Konbit Sante initially began work at the Justinian Hospital, and expanded to a health clinic in the Fort Saint Michel neighborhood in 2003.

”All of us came to realize that the hospital’s impact, in terms of the health status on the community, is really limited to the extent it’s related to the community,” said Nate Nickerson, executive director of Konbit Sante. ”We wanted to look outside the hospital.”

The clinic is based in that poor neighborhood, but through its eight community health workers, Konbit Sante reached out into several of the slums, including Petite Anse. The slum neighborhoods are next to each other, separated by roads, rivers and other dividers.

As she walked amid the hovels, residents called out to Goaciagia, ”Hey Noola!”

”Hey, OK!,” she called back.

She’s responsible for the Petite Anse neighborhood, where about 10,000 people live. Konbit Sante’s outreach workers check on women after they have given birth, vaccinate the children and get the mothers into a class that teaches them everything from hygiene to the importance of exclusively breast-feeding their babies.


”It’s too much for one person,” said Telemaque.

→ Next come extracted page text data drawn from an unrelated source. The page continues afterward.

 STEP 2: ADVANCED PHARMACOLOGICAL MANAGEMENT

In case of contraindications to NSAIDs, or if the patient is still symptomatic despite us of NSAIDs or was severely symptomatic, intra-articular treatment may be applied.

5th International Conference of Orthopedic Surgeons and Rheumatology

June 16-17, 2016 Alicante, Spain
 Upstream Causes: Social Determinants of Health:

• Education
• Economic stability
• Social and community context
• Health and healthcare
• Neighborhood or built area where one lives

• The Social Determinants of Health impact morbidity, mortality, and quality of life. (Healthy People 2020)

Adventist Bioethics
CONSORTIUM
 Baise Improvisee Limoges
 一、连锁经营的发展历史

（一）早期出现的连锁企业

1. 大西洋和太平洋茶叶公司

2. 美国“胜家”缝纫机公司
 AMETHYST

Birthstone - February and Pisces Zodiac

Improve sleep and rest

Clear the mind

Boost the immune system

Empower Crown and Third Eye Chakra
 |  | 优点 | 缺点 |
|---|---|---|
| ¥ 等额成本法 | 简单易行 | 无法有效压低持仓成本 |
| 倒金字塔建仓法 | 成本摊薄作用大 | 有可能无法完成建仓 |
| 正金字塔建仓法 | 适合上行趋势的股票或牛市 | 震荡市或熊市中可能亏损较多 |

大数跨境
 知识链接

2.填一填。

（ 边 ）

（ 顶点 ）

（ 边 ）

Without Konbit Sante, what help would these new mothers get?

”Nothing,” she said.

Telemaque helps organize group vaccinations in the neighborhoods, and works with midwives who help women who can’t get to the clinic or Justinian Hospital. She has worked with about 80 midwives, teaching them about complications, and when it’s important to get the mother to a health care facility. Telemaque works at both the clinic and Justinian.

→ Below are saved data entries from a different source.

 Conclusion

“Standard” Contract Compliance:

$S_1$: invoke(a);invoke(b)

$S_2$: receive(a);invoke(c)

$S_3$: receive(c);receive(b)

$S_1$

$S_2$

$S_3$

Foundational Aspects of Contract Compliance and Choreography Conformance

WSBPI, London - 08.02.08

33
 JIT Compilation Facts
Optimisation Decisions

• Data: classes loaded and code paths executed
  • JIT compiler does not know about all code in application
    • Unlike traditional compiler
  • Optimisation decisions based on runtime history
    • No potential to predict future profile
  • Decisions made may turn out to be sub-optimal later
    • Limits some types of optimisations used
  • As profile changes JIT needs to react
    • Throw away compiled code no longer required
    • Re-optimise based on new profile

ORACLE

”She’s doing amazing work reaching out to the traditional midwives,” said Nickerson.

But it takes its toll.


In August, she wanted to leave Konbit Sante, Telemaque said. One of her patients couldn’t scrape up the 10 goude she needed to catch a tap-tap cab to the clinic and died at home of birth complications. Ten goude is about 25 cents.

”She died, only for that,” Telemaque said.

The endless struggle against unfathomable poverty – one mother at a time, one TB patient at a time – just wore her down. The other health professionals at Konbit Sante talked to her, helped her.

”They said ‘We do something this little to do something big,”’ she recalled.

Between 200 and 300 people come through the clinic daily, said Telemaque. The need is great, Nickerson said.

With a mountain of needs, how do the staff members at Konbit Sante feel that they’re doing something that makes a difference?

”It’s not about us feeling we’re doing something. It’s not about us. It’s about, in the end, the impact,” Nickerson said.

People are being found with tuberculosis and getting treatment. Women are having safer births. Babies are fat and happy and bouncing, even in the middle of a garbage dump, because of the work Konbit Sante continues to do.

”We never wanted to be medical tourists,” said Nickerson. ”We want to be genuine partners with other human beings who are really struggling.”